Sunday, September 11, 2011

We Were All At The Drive In


While hurriedly setting up a show in an abandoned drive-in movie theater trying to beat the quickly descending sun and a giant yellow schoolbus rolls up full of joyful, waving New Yorkers while you wave back with equal excitement and anticipation is the kind of memory that will always make me smile! Last night we performed at the Last Chance Picture Show in a shady little town north of New York City. Even as performers we were uninformed as to its whereabouts so we all met under the BQE and followed the directions handed out by our fearless leaders/organizers: Todd Chandler and Jeff Stark. The original concept for their Empire Drive In project consisted of banged up stacked cars, a screen made of salvaged materials and a radio broadcast that would pipe the sounds of the show around a structure that housed the whole experience! The project was part of the 01SJ Biennial last year (whose title was aptly "Build Your Own World"- a sentiment Gravity, oddly enough, promotes in those exact words!), an artistic exposition that encourages builders to augment the world for the better (a sentiment that I think all art should promote!).

This beautifully curated version of the project was a little different. After selecting a disused drive-in theater in upstate New York (and then choosing another after the original location was demolished a week before showtime!) the two set out to put on a screening of short films along with live musical accompaniment. We began the show with Todd Chandler on upright bass, Jamie Reeder on violin, Jim White on drums, Drew on harmonium and theramin, Brent on guitar and me on flute & foley all playing an eerie marching version of Brent's Weird Carolers  film, asking the audience to hum along to Beethoven's 9th behind us. The feeling was incredible as a whole crowd sung along to this haunting film in a forgotten space, bringing a weird life to everything all at once! After our set Todd and Jamie played a beautiful banjo and violin duo to a film by Maya Deren! I always have images of Deren's lush, spooky, grainy movements stuck in my head and the soundtrack they played is now the sound I will always hear when picturing! Beautiful!

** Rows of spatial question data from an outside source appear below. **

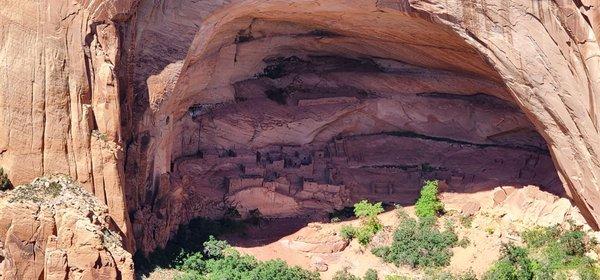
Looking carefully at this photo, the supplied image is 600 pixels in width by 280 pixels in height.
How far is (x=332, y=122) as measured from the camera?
28.4m

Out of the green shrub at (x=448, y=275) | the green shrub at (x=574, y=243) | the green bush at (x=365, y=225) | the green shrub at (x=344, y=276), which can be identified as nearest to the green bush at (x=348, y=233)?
the green bush at (x=365, y=225)

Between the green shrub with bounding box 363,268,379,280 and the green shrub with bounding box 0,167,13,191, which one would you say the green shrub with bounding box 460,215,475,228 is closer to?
the green shrub with bounding box 363,268,379,280

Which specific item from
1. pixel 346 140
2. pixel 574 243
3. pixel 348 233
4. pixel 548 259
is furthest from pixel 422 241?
pixel 346 140

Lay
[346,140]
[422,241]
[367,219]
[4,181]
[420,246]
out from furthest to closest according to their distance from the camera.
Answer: [346,140]
[367,219]
[422,241]
[420,246]
[4,181]

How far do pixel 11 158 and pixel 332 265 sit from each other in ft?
28.2

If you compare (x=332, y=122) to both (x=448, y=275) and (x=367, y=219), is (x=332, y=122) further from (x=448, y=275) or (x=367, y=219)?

Todd Griffin and Catherine McRae of The Quavers scored along some animation by Lotte Reiniger while George Graham and the Royal Garden Jess Band (a sweetly skilled brassy jazz ensemble) played along to such classics as Buster Keaton in a Keystone Cop film, some weird IBM animations and a silent short with femme fatales, early plane flight and crowds going wild!  There were also plenty of cutesy intermission shorts, an encore screening of the ever so twisted cult classic Wild Zero (Japanese punk band saves the world through sexuality and laser guitar weapons?) and some crowd members even dressed up like car hops hawking candy with a wink and a smile- the whole thing was so so enchanting!

A highlight of the event though was, by far, Jem Cohen. With a secret musical cast of Jim White and Guy Picciotto, both musicians whose depth of playing is something I can't quite wrap my ears around, scored a new film Jem just completed called Real Birds. The film was a beautiful meditation on nature, both of the natural world and that of man, the intersection of both hidden under bridges, in murals, in plastic streamers, in puddles, in food scraps, in the ways nature and man interact and react within a city.  Jem really is the quintessential New York filmmaker and the way he manages to capture the multi-faceted, ever changing New York existence is awe inspiring, the work of a real filmmaking genius!

On the eve of the anniversary of such a historically tragic day I can't help but be filled with almost a sense of pride, or maybe just happiness, knowing that this kind of event can bring people together in the polar opposite of the way tragedy can. Everytime artists conceive of something that puts wonder into the world they are chipping away at all of the horror that people can also create. I don't know the future of this drive-in project at all but I do hope it can become part of an annual NY tradition to balance out at least some of the memories. A special thanks goes out to Flux Factory for organizing the bus, Rooftop Films for the equipment and to any & all who helped make this event happen, including the local police who deemed our actions peaceful early on and let the show proceed without a hitch! What a wondeful world!